Mineralogy Museum of Rome ⋆ FullTravel.it

Mineralogy Museum of Rome

Museo di mineralogia di Roma Roma
Redazione FullTravel
2 Min Read

The Mineralogy Museum of Sapienza University of Rome was founded on November 13, 1804, by Pope Pius VII with the brief “Uberes dum menti nostrae” and inaugurated in 1806 in its first prestigious location: the Sapienza palace, then the university headquarters and today hosting the State Archives.

Its first director was Father Carlo Giuseppe Gismondi (1762-1824), a distinguished mineralogist, as demonstrated by the honor granted to him by von Leonhard by dedicating a new mineral species, the zeolite called gismondite, to him. Gismondi oversaw the acquisition of the collection of the Veronese mineralogist Camillo Chierici, which constituted the foundation of the collection, and compiled the first systematic and reasoned catalog of the collection.

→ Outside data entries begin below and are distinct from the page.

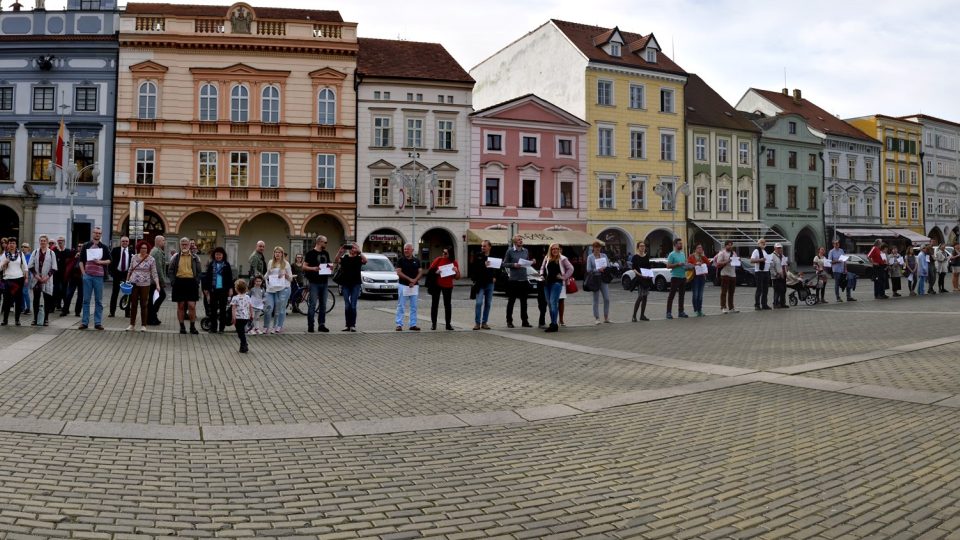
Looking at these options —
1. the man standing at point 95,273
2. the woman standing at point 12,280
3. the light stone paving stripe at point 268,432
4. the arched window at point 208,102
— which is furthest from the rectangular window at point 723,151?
the light stone paving stripe at point 268,432

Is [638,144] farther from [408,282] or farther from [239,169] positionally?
[408,282]

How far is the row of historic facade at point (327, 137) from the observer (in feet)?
124

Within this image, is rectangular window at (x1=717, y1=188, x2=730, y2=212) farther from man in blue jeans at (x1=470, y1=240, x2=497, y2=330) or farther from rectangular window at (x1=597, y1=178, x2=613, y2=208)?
man in blue jeans at (x1=470, y1=240, x2=497, y2=330)

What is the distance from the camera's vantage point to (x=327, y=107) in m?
39.9

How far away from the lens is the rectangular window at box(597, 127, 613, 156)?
4669 centimetres

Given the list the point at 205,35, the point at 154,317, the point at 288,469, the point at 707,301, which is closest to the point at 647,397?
the point at 288,469

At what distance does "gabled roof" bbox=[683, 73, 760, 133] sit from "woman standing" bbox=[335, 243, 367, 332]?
130 feet

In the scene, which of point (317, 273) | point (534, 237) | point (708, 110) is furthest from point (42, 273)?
point (708, 110)

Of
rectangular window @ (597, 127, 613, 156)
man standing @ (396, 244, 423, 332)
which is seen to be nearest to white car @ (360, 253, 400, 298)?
man standing @ (396, 244, 423, 332)

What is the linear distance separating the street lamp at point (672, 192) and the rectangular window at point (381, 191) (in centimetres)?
1689

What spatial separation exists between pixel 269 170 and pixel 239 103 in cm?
389

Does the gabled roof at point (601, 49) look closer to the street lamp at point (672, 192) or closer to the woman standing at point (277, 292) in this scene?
the street lamp at point (672, 192)

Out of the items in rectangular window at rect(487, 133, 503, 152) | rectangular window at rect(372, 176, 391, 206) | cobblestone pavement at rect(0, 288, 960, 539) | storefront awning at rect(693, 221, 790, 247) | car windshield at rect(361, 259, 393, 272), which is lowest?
cobblestone pavement at rect(0, 288, 960, 539)

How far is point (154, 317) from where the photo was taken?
15.2m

The true “”father of the Museum”” was the mineralogist Giovanni Strüver (1842-1915), the discoverer of sellaite and gastaldite, and to whom Ferruccio Zambonini, his distinguished pupil, dedicated struverite. During his time at the Museum, Strüver managed to acquire another 10,000 specimens, the result of collection campaigns in Lazio, the island of Elba, and the Piedmont Alps, as well as through exchanges and careful purchases.

At his death, the Museum’s collections included as many as 896 species out of the 900 known at the time, along with almost all Italian meteorites. The collection, currently composed of over 30,000 mineral specimens (totaling 2500 species), meteorites, and gems, is undoubtedly one of the most important in Europe. Free admission for self-guided visits.